Together with the Hessian PPS PREPRESS SYSTEME GmbH, intergator has been adapted to the requirements of a research in newspaper archives and magazines. With the experience from enterprise search projects on the one hand and the know-how from digitization processes on the other, the PPS_Finder was turned into a comprehensive research tool.
The research in detail
As with every research, the central point of access is a plain search form holding the term to be searched for. The results will then be listed neatly, whereas every hit features some META data and a preview image. Since all documents are automatically digitized using OCR technology and transformed into a PDF afterward, the paper is instantly accessible in the built-in reader. The search term will be color-highlighted, easing the location of the finding within he document for the user. The search and its results remain untouched (a new search is not necessary) and can be continued straight away.
With the help of freely configurable built-in facets, results can be narrowed down to meaningful findings. Aside from volumes, sources (e.g. if a newspaper is issued in various local versions), authors etc. even several desks can be filtered for a detailed research. The selected facets can be deactivated with a simple click leaving the search untouched. In addition, the facets can also be used for exclusions – if, for example, you are looking for a term and want to explicitly avoid a year, this can be excluded as an excluding facet. Additional facets, such as filtering according to agency reports or regional editions, are possible in principle.
During indexing each element is added with a annotation. At a later stage – while researching – results can be manually enriched with individual tags. This way, related results can be added to future searches. The tags remain with the search result but also can be removed at any time. This way, more complex topics that require a certain context become easier to research.
Aside from searching through a basic input field, there is also an extended search featuring additional fields to narrow down the results right at the start. These parameters – just like at Google – can also be added to the basic search as special shortcuts.

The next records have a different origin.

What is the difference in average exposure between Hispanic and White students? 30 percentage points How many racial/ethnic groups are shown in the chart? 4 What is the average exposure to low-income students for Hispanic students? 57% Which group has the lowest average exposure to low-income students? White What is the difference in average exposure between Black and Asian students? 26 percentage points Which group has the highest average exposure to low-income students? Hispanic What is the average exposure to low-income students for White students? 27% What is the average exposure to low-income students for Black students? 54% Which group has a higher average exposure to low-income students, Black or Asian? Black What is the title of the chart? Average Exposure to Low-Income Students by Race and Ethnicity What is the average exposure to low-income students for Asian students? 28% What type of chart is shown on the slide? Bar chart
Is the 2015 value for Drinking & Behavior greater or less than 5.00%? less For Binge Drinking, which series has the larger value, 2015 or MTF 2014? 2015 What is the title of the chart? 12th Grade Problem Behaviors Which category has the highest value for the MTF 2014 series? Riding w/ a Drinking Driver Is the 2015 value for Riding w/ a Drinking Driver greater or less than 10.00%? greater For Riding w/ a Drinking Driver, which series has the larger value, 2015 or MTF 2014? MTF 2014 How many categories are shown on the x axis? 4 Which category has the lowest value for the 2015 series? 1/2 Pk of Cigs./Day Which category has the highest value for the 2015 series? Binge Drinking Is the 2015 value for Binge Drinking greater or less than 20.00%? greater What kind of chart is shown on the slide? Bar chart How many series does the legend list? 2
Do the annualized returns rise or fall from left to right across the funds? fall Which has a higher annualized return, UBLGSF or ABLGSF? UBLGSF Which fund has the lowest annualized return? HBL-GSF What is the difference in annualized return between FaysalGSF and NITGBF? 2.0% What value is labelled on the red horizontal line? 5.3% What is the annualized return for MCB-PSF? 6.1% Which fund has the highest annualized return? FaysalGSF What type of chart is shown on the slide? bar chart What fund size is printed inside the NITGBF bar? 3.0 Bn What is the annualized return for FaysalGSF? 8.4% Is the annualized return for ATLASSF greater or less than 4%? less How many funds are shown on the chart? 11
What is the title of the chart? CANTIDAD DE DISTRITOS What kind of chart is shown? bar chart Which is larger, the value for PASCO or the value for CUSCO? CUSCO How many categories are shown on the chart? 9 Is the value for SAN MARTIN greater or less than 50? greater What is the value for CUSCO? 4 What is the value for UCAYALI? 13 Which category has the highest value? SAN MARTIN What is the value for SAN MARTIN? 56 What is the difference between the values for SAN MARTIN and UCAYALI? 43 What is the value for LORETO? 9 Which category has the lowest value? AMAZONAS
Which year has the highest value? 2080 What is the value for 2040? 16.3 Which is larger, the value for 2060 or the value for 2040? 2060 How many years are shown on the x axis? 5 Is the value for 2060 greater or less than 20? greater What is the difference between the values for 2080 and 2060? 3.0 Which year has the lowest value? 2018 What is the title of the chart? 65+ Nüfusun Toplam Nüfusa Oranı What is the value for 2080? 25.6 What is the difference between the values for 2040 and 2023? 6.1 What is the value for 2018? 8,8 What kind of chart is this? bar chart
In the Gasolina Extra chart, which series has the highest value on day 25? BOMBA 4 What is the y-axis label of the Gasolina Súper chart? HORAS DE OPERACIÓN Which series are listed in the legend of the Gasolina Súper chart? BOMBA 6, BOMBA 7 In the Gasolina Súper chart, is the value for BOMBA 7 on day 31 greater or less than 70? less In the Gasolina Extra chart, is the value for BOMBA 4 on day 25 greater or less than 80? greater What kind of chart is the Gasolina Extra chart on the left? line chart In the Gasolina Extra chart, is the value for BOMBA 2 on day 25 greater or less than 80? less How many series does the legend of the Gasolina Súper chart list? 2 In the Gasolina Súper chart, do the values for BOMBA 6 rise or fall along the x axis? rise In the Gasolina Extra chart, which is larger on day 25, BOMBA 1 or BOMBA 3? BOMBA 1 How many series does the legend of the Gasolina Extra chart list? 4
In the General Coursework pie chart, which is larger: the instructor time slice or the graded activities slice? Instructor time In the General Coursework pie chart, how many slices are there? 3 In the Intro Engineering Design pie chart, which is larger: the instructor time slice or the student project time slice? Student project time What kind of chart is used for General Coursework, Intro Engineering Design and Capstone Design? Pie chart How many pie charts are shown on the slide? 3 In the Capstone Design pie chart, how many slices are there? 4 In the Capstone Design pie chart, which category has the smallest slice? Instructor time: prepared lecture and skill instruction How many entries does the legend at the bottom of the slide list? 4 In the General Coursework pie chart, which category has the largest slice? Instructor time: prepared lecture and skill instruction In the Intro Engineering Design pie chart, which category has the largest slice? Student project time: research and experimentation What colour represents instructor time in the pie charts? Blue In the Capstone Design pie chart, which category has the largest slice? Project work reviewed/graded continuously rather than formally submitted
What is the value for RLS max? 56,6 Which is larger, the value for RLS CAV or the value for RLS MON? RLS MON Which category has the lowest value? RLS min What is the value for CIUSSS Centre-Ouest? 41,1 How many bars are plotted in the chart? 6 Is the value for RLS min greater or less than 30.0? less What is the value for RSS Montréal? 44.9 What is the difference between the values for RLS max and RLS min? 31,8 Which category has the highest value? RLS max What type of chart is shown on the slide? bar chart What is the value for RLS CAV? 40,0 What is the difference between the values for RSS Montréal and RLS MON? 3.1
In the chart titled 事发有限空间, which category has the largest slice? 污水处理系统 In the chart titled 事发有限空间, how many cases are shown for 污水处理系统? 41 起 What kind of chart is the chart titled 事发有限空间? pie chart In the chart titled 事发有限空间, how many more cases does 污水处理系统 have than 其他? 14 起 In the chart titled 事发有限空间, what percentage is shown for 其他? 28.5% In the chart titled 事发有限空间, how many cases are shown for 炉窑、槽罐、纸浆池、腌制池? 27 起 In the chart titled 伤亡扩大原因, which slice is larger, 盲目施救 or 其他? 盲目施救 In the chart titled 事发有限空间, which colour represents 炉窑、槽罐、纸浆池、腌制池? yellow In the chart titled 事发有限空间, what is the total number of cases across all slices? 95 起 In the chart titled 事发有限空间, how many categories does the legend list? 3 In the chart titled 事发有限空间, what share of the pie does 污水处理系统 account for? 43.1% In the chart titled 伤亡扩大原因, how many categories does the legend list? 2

Searching for a certain file type. a date, an author, etc. help to speed up the process for a trained user. So called Boolean operators (AND, OR, NOT, etc.) can be used as well.
Machine learning as a new approach
Using machine learning methods, documents can be enriched for a more efficient search. Instead of simply searching for the appearance of a search term within a document, the data will be “understood” in its context using advanced cognitive search technologies. This is a radical game changer and a new approach. Conventional search heavily relied on densities and appearances of terms. Now, the trained machine autonomously scans the data, recognizes the relevant words and sets them into relation to each other. After a short training, the machine develops a model to decide on its own what the document is about and how to categorize it. The results of it will automatically added to the data, enriching the document with additional content like META data.
Even pictures can be meaningful added to the search with the help of machine learning methods. Until today, images had to tagged manually stating what the picture shows. A trained machine now scans the content without human interference although an initial training is required.
Especially large amounts of data can be categorized, researched and related to each other. Publishing houses with extensive archives and image stocks that in the past only concentrated on digitization but not on the utilization will find a useful researching tool in the PPS_Finder. The development of machine learning methods has gained a lot of traction in the last couple of years and some elements are already built-in into intergator and the PPS_Finder.